(PA-199) Elevated Non-Clonal Bone Marrow Plasma Cell Fraction at Diagnosis Is Associated with Improved Outcomes in Multiple Myeloma

Current risk stratification in newly diagnosed multiple myeloma (NDMM) primarily relies on interphase FISH cytogenetics and disease burden. In smoldering myeloma, a clonal/aberrant plasma cell fraction ≥95% is a recognized predictor of early progression, while a higher non-clonal plasma cell fraction (NCPF) is associated with improved outcomes. The prognostic impact of NCPF in NDMM remains understudied in the context of established risk factors.

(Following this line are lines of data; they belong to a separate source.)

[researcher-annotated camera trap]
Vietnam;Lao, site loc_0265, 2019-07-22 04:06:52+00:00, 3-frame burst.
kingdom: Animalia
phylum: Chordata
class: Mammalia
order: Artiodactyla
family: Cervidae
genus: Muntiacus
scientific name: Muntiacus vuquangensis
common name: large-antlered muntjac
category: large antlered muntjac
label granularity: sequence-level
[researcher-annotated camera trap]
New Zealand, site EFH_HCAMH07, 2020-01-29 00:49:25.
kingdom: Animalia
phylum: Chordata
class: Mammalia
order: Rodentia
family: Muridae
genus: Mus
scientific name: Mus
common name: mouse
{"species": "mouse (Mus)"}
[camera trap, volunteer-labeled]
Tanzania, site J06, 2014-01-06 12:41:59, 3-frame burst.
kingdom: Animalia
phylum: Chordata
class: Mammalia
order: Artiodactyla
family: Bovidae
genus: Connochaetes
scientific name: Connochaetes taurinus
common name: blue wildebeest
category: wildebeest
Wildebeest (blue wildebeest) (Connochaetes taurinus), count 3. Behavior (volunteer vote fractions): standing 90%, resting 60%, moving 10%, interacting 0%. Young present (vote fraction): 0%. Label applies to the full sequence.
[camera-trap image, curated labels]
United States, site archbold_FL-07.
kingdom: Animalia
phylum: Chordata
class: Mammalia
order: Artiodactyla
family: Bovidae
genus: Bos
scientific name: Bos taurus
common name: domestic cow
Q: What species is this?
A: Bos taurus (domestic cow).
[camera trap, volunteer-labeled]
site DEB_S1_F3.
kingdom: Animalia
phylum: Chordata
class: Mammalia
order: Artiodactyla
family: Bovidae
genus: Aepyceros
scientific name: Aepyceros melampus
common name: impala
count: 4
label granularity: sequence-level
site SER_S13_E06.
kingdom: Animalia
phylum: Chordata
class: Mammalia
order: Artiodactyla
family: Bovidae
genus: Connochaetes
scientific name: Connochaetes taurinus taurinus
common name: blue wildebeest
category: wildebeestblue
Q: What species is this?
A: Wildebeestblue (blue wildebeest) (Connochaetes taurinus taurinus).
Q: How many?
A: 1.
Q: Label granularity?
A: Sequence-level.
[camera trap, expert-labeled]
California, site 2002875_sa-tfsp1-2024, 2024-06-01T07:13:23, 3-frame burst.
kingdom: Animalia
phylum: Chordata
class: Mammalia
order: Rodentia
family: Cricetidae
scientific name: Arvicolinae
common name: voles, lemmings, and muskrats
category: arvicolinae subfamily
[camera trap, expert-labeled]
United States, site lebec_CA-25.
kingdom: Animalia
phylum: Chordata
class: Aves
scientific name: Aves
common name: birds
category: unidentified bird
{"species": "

Methods: We included patients with newly diagnosed multiple myeloma (NDMM) between 01/01/2013 and 01/31/2023. Non-clonal plasma cell fraction (NCPF), defined as the percentage of non-clonal plasma cells among total plasma cells, was measured using multiparameter flow cytometry (MFC) on baseline bone marrow aspirates. Immunophenotyping used CD19, CD38, CD45, CD138, cytoplasmic kappa/lambda light chains, and DAPI. Clonal plasma cells were identified as CD38+/CD138+, CD19–/CD45–, with light chain restriction and/or ploidy differences by DAPI. An NCPF of ≥5% was considered as NCPF-High and we hypothesized this to be associated with better prognosis. High-risk cytogenetics included del(17p), t(4;14), t(14;16), t(14;20), del(1p), and 1q gain/amplification. An adaptation of the 2024 IMS/IMWG classification was utilized for risk stratification (without the TP53 mutation data).

Results:

We included 798 patients, out of which 124 patients (15.5%) had a NCPF of ≥5% (NPCF-High). The median follow-up was 6 years and the estimated median overall survival (OS) was 8.2 years (95% CI: 5.6-6.4 years) for the entire cohort. Compared to NCPF-Low patients, the NCPF-High cohort had a lower BM plasma cell burden (median 20% vs. 50%, p< 0.0001), lower t(11;14) rates (14 vs. 24%, p=0.02) and a higher prevalence of hyperdiploidy (71% vs. 59%, p=0.025), with comparable rates of high-risk cytogenetics and IMS/IMWG high-risk status (25.2 %vs. 25.5%, p=0.94). The 6-year OS rate was 70.3% (95% CI: 62-79%; median OS not reached) for the NCPF-High cohort and 56.5% [95% CI: 52.2%-61%; median OS 7.6 years) for the NPCF-Low cohort [p=0.0096; HR 0.64 (95% CI: 0.46-0.9)]. In a multivariable analysis including NCPF-High, age of ≥75 years at diagnosis of MM, IMS/IMWG high-risk status, S-phase ≥2%, bone marrow plasma cells ≥50% and eGFR < 45 ml/min, the NCPF-High fraction was independently associated with a better prognosis [HR 0.64 (95% CI: 0.43-0.96), p=0.03]. The median progression-free survival with frontline therapy was significantly better for the NCPF-High cohort [HR 0.69 (95% CI: 0.53-0.9), p=0.006], with comparable induction, transplant and maintenance strategies in the two cohorts.

Conclusions: Among patients with NDMM, a higher non-clonal plasma cell fraction at diagnosis is independently associated with improved overall survival, suggesting its potential as a novel prognostic biomarker. Characterization of the immune microenvironment in these patients would be important to understanding the biologic rationale for these findings.